Свыше десяти лет Гликль отвергала все предложения о браке. Наконец в 1699 г., когда ей было уже за пятьдесят, она согласилась выйти за вдовца Гирша Леви, богатого финансиста и главу еврейской общины города Меца, расположенного у самой границы французского королевства с Германией. На следующий год, сохранив в тайне свою помолвку, дабы не платить высокую пошлину, которую взимали в Гамбурге с отъезжающих евреев, Гликль продала имущество и расквиталась со всеми крупными долгами. В альтонской общине сообразили, что происходит, и обязали вдову заплатить пошлину у них, однако она уклонилась и от нее37. Вместе с последней незамужней дочерью, Мириам, Гликль навсегда покинула родной город.

**ИСХОДНЫЕ ДАННЫЕ:**
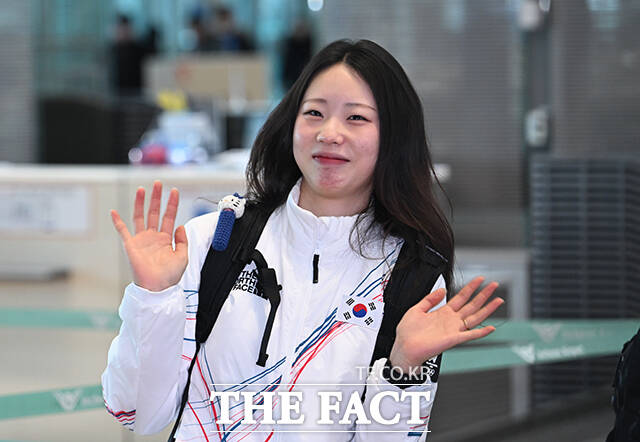 스피트스케이팅 임리원 선수.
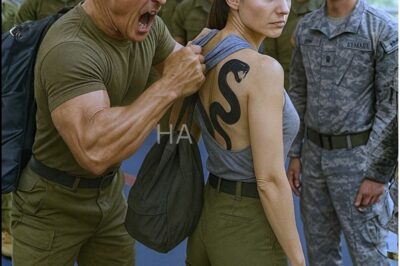 They mocked her for being the smallest cadet — but when the tattoo under her shirt appeared, they realized exactly who they were dealing with. Respect came fast. Very fast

**ЧТО СДЕЛАТЬ:**
1. Ответьте на вопросы по тексту о Гликль.
(a) В каком году Гликль согласилась выйти замуж за Гирша Леви?
(b) Еврейскую общину какого города возглавлял Гирш Леви?
(c) С кем Гликль навсегда покинула родной город?
2. Подхватите рассказ о Гликль и продолжите его после последнего предложения.

**ОТВЕТЫ К ЗАДАНИЯМ:**
1.
(a) В 1699 г.
(b) Города Меца.
(c) С последней незамужней дочерью, Мириам.

2.
Город на Мозеле, в который она прибыла в 1700 г., насчитывал в своих стенах всего около 22 000 жителей и был куда меньше по масштабу экономической и религиозной деятельности, нежели Гамбург. Близость к границе означала размещение в Меце военного гарнизона; в городе также располагалась французская королевская администрация с собственным судебным органом (parlement) и монетным двором. Население Меца занималось поставками продовольствия для войск Людовика XIV, ремеслами и перераспределением зерна из округи Меца. Если лютеранский Гамбург разрешал – хотя и не всегда охотно – селиться на своих улицах отдельным католикам, иудеям и голландским кальвинистам, то католический Мец переживал последствия отмены Нантского эдикта. Примерно три тысячи протестантов-реформатов – банкиров, ювелиров, аптекарей, юристов, продавцов книг и членов их семей – покинули город, не желая обращаться в католичество38.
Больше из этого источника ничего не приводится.